We love Fun Fridays around here, and we're always looking for ways to keep them interesting and exciting for all of the kids at the school. This can be pretty challenging, as our students range in age from 4 to 13, but just as in the classroom, we try to utilize the principles of differentiated instruction in order to include everyone.

One of our most recent Fun Fridays, American Inventions Day, provides a great example of how we can design activities that appeal to all ages and all interests. For this day, we balanced artistic expression, sensory exploration, and creative thinking. We encouraged our students to play with art and design by painting hot air balloons and designing crazy spectacles, while we also gave them the opportunity to experiment with music and tone on a type of glass armonica. We challenged them to design a machine that worked like the cotton gin and a flat-bottomed boat, and then put their designs to the test with some cotton balls and in the water. We also gave them a variety of raw materials and a very simple instruction: invent something based around a glove that will improve people's lives. Every child in the school, no matter the age, had an idea that they wanted to explore.

We have learned that modifications are key to designing activities that are approachable and interesting for all ages. Our cypher wheel activity encompassed two versions of this early coding device: a more complicated version based on a 3D cylinder (like the original design), and a simplified 2D version that required a lot less cutting and taping. Both versions allowed the kids to create a device for deciphering codes that provided the right amount of challenge and the right amount of satisfaction.

A simple cypher wheel that operates by rotating concentric circles is perfect for a kindergartener.

A simple cypher wheel that operates by rotating concentric circles is perfect for a kindergartener.

A more complicated cypher wheel, requiring numerous independently rotating paper wheels, provides a greater challenge for a 5th grader.

A more complicated cypher wheel, requiring numerous independently rotating paper wheels, provides a greater challenge for a 5th grader.

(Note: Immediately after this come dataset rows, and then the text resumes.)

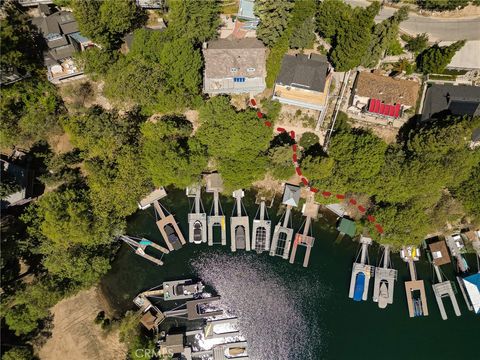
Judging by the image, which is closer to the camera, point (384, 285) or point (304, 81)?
point (304, 81)

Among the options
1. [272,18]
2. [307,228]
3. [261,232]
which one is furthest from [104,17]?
[307,228]

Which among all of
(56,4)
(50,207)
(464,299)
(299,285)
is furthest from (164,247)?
(464,299)

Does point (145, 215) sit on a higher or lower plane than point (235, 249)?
higher

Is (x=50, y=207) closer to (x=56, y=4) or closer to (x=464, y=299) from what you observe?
(x=56, y=4)

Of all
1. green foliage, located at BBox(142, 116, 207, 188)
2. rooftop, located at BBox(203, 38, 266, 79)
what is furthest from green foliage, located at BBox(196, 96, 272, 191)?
rooftop, located at BBox(203, 38, 266, 79)

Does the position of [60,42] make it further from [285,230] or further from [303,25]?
[285,230]

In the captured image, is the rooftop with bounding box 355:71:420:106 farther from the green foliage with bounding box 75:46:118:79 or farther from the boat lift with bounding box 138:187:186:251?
the green foliage with bounding box 75:46:118:79

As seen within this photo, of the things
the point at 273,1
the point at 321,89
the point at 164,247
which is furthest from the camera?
the point at 164,247
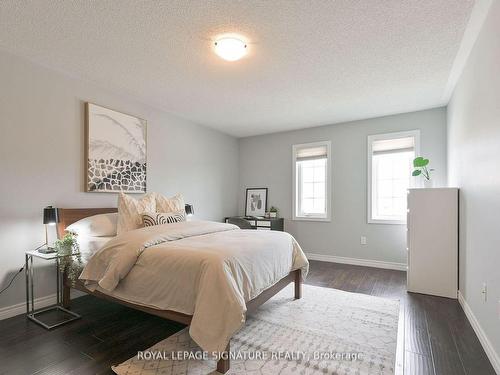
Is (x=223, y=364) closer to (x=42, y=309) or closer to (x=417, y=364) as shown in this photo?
(x=417, y=364)

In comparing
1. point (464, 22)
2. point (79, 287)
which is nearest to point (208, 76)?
point (464, 22)

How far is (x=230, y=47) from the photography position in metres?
2.41

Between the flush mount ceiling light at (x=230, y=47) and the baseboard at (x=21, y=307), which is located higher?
the flush mount ceiling light at (x=230, y=47)

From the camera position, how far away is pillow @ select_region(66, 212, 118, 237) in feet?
9.48

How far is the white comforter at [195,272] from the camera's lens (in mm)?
1809

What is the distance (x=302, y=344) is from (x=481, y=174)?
1988mm

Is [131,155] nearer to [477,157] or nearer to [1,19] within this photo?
[1,19]

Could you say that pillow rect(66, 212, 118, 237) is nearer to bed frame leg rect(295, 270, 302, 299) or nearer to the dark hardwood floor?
the dark hardwood floor

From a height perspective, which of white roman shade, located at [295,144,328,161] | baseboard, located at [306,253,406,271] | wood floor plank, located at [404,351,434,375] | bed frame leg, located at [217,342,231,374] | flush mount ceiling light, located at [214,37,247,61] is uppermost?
flush mount ceiling light, located at [214,37,247,61]

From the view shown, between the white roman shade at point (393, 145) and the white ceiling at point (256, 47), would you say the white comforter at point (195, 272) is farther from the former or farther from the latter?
the white roman shade at point (393, 145)

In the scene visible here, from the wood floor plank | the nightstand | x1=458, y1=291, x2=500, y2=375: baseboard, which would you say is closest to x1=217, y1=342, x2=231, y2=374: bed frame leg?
the wood floor plank

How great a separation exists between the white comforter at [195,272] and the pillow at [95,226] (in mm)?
486

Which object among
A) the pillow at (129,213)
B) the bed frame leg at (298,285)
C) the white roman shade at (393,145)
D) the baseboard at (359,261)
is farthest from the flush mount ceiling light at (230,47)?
the baseboard at (359,261)

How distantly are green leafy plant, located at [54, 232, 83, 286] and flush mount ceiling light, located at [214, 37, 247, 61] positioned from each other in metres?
2.19
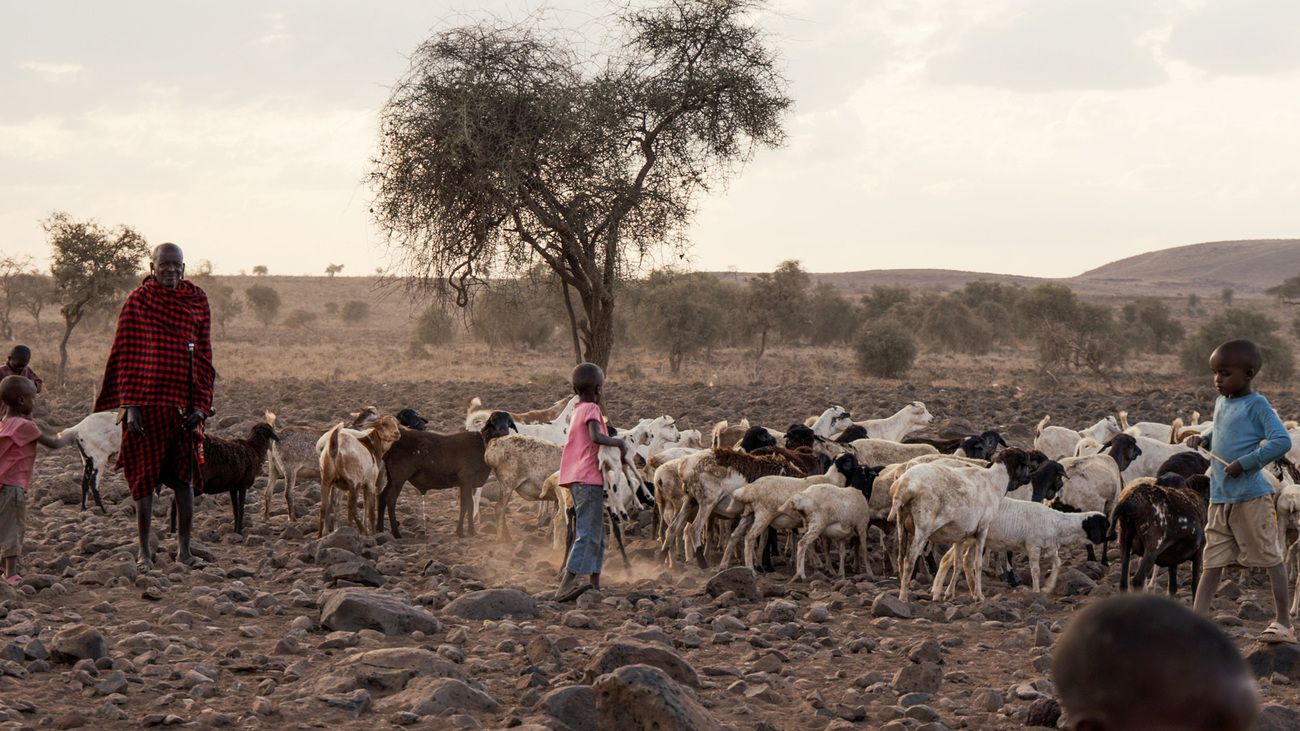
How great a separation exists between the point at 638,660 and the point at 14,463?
4720 millimetres

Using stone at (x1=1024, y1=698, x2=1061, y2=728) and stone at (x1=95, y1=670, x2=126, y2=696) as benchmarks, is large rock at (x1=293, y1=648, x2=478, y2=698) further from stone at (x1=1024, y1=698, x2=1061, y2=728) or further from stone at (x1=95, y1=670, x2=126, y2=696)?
stone at (x1=1024, y1=698, x2=1061, y2=728)

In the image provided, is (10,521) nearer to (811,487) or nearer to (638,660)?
(638,660)

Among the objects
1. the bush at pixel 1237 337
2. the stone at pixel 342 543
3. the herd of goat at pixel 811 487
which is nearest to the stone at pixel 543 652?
the herd of goat at pixel 811 487

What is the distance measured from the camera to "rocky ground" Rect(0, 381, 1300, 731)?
15.5ft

Because of the variety of activities, this Fun Friday was a huge success, and we want to build on that success. On March 15, we're going to try out a new kind of Fun Friday that will give our older students a greater role and greater responsibility in the day: we're letting the kids run all of the activities! Our 5th-8th grade students will work in small groups with a teacher advisor to develop an activity based on a skill that they can teach to our K4-4th grade students. Our hope is that this day will encourage our older students to be the leaders at the school that we want them to be, while also giving them a chance to share something they love with our younger students. We're excited to see what they come up with!